How to access multi-select choice column choice labels from Azure Synapse Link for Dataverse with PySpark or SQL
When you export a table from Dataverse into Synapse using the Azure Synapse Link for Dataverse, the multi-select choice columns in your linked tables will display a list of numerical choice values. This isn't very meaningful to the end-user, what we really want to display in our choice columns is the associated text choice labels. This blog post explains how to access the multi-select choice column choice labels from Azure Synapse Link for Dataverse using PySpark, Spark SQL or T-SQL through SQL Serverless.
Multi-select choice columns in Dataverse
A multi-select choice column, is a type of column that can be used in a Microsoft Dataverse table. In a multi-select choice column, the user can select one or more values from a set of options using a drop-down list control.
A multi-select choice column can be created in Dataverse by ticking the 'Selecting multiple choices is allowed' check-box when creating the choice column.
When you export a table from Dataverse into Synapse using the Azure Synapse Link for Dataverse, the multi-select choice columns in your linked tables will display a semi-colon separated list of numerical choice values.
This isn't very meaningful to the end-user, what we really want to display in our choice columns is the associated text choice labels, which are stored in the OptionsetMetadata table.
For detailed, contextual background on choice values and choice labels in Dataverse, and the storage of of choice labels in the OptionsetMetadata table of the Azure Synapse Link for Dataverse database, please refer back to first blog post in this series: How to access choice labels from Azure Synapse Link for Dataverse using PySpark.
Replacing the choice values with the choice labels using PySpark in a Synapse Notebook
First you will need to read your data from the Azure Synapse Link for Dataverse database into PySpark dataframes in a Synapse Notebook. For an explanation on how to do this, please refer back to first blog post in this series: How to access choice labels from Azure Synapse Link for Dataverse using PySpark.

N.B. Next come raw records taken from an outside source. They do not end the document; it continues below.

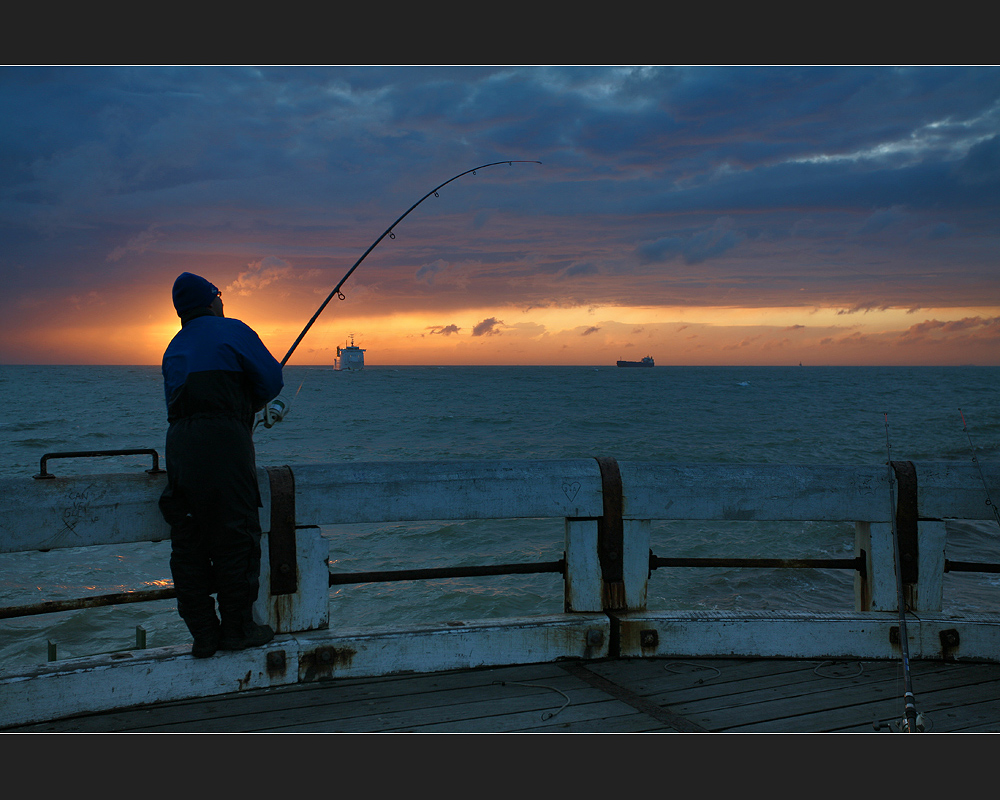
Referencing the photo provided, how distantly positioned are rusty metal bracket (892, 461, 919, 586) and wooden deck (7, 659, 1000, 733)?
1.61 ft

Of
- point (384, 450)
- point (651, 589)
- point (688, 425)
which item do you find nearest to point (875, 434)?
point (688, 425)

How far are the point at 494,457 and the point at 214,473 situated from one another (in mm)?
23171

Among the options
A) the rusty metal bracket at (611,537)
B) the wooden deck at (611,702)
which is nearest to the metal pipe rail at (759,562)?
the rusty metal bracket at (611,537)

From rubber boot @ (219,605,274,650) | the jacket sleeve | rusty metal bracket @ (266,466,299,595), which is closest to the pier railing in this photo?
rusty metal bracket @ (266,466,299,595)

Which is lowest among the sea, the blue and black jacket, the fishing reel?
the sea

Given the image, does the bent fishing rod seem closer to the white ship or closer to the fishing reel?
the fishing reel

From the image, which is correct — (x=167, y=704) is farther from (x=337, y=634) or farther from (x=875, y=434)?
(x=875, y=434)

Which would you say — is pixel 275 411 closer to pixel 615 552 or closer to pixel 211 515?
pixel 211 515

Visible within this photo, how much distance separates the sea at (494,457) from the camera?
28.6 ft

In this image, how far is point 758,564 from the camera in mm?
3537

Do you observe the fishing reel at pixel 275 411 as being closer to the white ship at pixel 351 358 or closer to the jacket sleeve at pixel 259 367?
the jacket sleeve at pixel 259 367

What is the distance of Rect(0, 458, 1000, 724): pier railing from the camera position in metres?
3.19

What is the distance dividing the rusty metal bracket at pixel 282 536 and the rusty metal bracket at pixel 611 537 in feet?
4.70

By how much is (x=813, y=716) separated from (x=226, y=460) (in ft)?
8.26
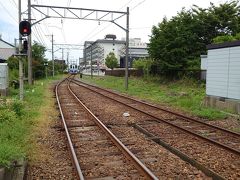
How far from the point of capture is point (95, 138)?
11.0 metres

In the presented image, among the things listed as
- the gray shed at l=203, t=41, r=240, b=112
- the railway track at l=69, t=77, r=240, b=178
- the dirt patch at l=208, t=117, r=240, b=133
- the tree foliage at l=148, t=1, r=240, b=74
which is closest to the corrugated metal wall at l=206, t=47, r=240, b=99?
the gray shed at l=203, t=41, r=240, b=112

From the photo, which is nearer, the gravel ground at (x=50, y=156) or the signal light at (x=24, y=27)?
the gravel ground at (x=50, y=156)

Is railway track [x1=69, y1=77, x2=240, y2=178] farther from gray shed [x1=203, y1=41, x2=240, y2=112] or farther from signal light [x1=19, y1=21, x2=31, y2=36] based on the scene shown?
signal light [x1=19, y1=21, x2=31, y2=36]

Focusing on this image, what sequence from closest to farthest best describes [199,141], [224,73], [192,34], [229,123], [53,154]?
[53,154] < [199,141] < [229,123] < [224,73] < [192,34]

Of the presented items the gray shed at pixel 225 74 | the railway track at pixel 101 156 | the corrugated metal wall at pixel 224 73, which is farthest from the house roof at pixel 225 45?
the railway track at pixel 101 156

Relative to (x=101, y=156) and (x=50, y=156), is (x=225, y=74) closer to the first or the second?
(x=101, y=156)

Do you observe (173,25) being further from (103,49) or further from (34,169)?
(103,49)

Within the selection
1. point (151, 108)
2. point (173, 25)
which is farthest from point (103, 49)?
point (151, 108)

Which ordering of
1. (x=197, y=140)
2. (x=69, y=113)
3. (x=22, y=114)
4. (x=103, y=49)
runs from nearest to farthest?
1. (x=197, y=140)
2. (x=22, y=114)
3. (x=69, y=113)
4. (x=103, y=49)

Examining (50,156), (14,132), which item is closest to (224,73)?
(14,132)

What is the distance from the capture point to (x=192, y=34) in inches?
1435

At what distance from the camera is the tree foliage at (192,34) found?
3575 cm

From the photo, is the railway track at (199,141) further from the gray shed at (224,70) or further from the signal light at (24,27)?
the signal light at (24,27)

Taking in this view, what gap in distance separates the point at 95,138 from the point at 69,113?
237 inches
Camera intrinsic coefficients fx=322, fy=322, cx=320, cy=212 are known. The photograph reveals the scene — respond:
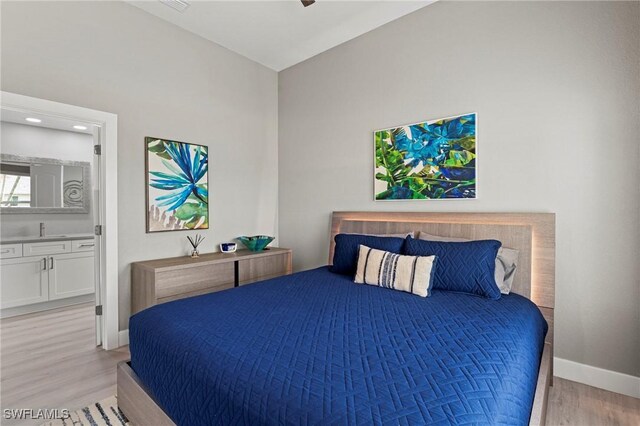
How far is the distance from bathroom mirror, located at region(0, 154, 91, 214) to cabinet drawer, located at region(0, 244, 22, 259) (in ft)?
2.51

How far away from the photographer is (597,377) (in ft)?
7.00

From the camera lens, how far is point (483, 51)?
2.58 m

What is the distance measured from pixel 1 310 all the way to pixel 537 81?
5515 millimetres

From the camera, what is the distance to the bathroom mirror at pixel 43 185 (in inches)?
158

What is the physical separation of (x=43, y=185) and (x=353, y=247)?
4.24 meters

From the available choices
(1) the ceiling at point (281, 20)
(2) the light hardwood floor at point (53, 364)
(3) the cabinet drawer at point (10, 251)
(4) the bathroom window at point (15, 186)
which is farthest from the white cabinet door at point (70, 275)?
(1) the ceiling at point (281, 20)

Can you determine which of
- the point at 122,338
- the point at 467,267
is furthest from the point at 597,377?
the point at 122,338

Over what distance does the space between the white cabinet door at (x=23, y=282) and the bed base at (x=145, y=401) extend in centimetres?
279

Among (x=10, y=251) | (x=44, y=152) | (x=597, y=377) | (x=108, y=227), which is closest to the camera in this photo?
(x=597, y=377)

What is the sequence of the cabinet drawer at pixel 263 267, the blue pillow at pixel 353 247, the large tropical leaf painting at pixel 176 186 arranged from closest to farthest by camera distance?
the blue pillow at pixel 353 247 < the large tropical leaf painting at pixel 176 186 < the cabinet drawer at pixel 263 267

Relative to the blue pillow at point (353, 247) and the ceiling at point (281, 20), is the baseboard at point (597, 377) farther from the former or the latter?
the ceiling at point (281, 20)

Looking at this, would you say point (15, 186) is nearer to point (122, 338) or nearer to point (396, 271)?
point (122, 338)

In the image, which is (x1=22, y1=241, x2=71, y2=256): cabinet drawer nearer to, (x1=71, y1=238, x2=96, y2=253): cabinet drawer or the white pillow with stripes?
(x1=71, y1=238, x2=96, y2=253): cabinet drawer

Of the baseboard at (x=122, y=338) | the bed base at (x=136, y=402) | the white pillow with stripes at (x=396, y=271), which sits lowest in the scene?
the baseboard at (x=122, y=338)
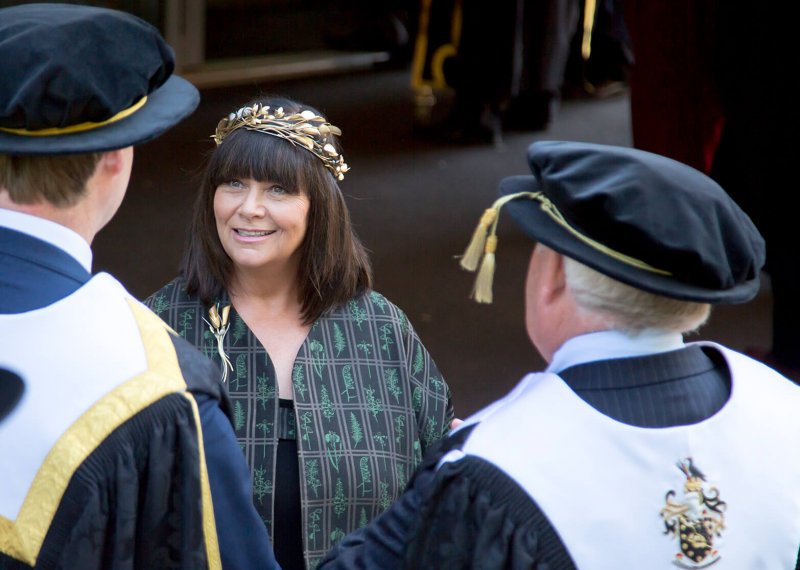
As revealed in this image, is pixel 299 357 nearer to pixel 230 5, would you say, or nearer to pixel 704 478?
pixel 704 478

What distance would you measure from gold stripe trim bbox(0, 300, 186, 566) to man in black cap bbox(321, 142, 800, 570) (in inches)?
15.0

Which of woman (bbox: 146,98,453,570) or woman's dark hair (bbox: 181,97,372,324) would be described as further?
woman's dark hair (bbox: 181,97,372,324)

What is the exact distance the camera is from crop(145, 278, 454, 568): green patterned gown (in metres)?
2.37

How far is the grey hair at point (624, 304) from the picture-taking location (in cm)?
171

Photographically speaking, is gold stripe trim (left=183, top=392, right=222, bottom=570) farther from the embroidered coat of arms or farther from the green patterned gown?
the embroidered coat of arms

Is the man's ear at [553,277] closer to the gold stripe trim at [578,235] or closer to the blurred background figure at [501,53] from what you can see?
the gold stripe trim at [578,235]

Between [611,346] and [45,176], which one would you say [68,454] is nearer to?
[45,176]

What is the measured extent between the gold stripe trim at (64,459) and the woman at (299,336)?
684mm

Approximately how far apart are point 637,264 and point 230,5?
27.0ft

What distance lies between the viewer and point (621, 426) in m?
1.64

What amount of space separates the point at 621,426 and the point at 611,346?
0.13 meters

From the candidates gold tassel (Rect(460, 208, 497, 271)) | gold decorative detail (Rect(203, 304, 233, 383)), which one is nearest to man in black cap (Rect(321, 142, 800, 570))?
gold tassel (Rect(460, 208, 497, 271))

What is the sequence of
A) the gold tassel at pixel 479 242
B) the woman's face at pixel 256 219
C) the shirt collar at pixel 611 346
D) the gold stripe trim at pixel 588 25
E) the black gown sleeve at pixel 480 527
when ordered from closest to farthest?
the black gown sleeve at pixel 480 527
the shirt collar at pixel 611 346
the gold tassel at pixel 479 242
the woman's face at pixel 256 219
the gold stripe trim at pixel 588 25

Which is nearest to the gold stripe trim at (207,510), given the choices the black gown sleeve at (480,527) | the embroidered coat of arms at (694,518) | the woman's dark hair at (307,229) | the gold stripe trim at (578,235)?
the black gown sleeve at (480,527)
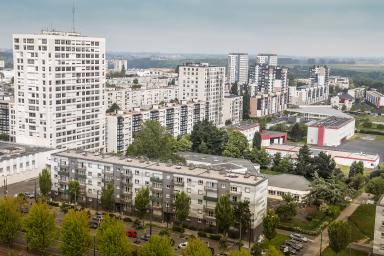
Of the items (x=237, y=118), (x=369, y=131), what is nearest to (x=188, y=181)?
(x=237, y=118)

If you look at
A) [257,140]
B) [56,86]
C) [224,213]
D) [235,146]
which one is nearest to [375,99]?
[257,140]

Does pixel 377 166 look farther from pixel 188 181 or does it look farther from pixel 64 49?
pixel 64 49

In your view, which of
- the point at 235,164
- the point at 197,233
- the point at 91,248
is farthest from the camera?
the point at 235,164

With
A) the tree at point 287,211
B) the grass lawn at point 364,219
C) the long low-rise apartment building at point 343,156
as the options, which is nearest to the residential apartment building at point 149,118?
the long low-rise apartment building at point 343,156

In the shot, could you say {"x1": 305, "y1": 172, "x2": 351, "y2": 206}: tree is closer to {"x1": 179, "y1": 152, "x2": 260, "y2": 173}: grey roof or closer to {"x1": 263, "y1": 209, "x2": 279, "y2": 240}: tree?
{"x1": 179, "y1": 152, "x2": 260, "y2": 173}: grey roof

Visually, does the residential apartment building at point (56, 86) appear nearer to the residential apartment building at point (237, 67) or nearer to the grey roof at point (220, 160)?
the grey roof at point (220, 160)

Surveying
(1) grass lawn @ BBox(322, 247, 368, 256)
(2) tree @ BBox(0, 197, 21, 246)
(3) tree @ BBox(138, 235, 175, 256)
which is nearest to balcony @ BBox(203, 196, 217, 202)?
(1) grass lawn @ BBox(322, 247, 368, 256)

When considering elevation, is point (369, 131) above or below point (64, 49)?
below

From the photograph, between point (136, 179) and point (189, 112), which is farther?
point (189, 112)
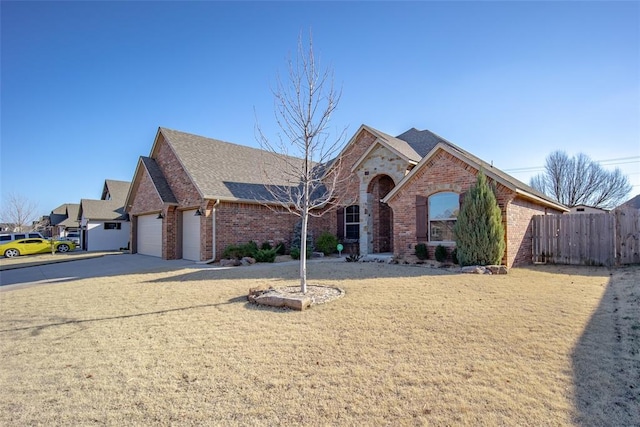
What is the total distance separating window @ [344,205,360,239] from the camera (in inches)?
685

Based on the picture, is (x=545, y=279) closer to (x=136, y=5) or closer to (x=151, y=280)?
(x=151, y=280)

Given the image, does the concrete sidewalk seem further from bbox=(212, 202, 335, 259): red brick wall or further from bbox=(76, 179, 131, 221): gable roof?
bbox=(212, 202, 335, 259): red brick wall

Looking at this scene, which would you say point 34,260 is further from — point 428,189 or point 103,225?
point 428,189

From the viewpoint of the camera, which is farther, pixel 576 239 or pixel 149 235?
pixel 149 235

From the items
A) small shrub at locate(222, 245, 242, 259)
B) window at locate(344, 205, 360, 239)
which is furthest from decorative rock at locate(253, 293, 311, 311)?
window at locate(344, 205, 360, 239)

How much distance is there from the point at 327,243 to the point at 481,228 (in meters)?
7.85

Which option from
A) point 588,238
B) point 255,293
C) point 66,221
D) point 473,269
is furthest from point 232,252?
point 66,221

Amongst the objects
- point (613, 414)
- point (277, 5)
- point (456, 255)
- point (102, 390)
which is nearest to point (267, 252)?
point (456, 255)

Then you can replace the numerical choice values in your linked Dataverse table with the text choice labels using the following PySpark function:
from pyspark.sql.functions import split, explode
def swap_choice_value_with_choice_label(core_table_df, choice_options_df, column_name, table_name, option_set_name):
# Explode core_table_df on the column_name
exploded_df = core_table_df.withColumn(column_name, explode(split(core_table_df[column_name], ';')))
# Join exploded_df with the choice_options_df using table_name and option_set_name as additional join conditions
joined_df = exploded_df.join(
choice_options_df,
(exploded_df[column_name] == choice_options_df['Option']) &
(choice_options_df['EntityName'] == table_name) &
(choice_options_df['OptionSetName'] == option_set_name),
"left"
).drop(column_name, 'Option', 'EntityName', 'OptionSetName').withColumnRenamed('LocalizedLabel', column_name)
return joined_df
Here is an example implementation of the above PySpark function. This is how we transform a linked Dataverse table called dv_orderdetails
, exploding and replacing the numerical choice values in the dv_products
column with the text choice labels stored in the LocalizedLabel
column of the OptionsetMetadata table:
core_table_df # This is your PySpark dataframe for your linked Dataverse table
choice_options_df # This is your PySpark dataframe for the OptionsetMetadata table
column_name = 'dv_products' # This is the name of the choice column in Synapse
table_name = 'dv_orderdetails' # This is the schema name of the core table in Dataverse
option_set_name = 'dv_products' # This is the schema name of the choice column in Dataverse
final_df = swap_choice_value_with_choice_label(core_table_df, choice_options_df, column_name, table_name, option_set_name)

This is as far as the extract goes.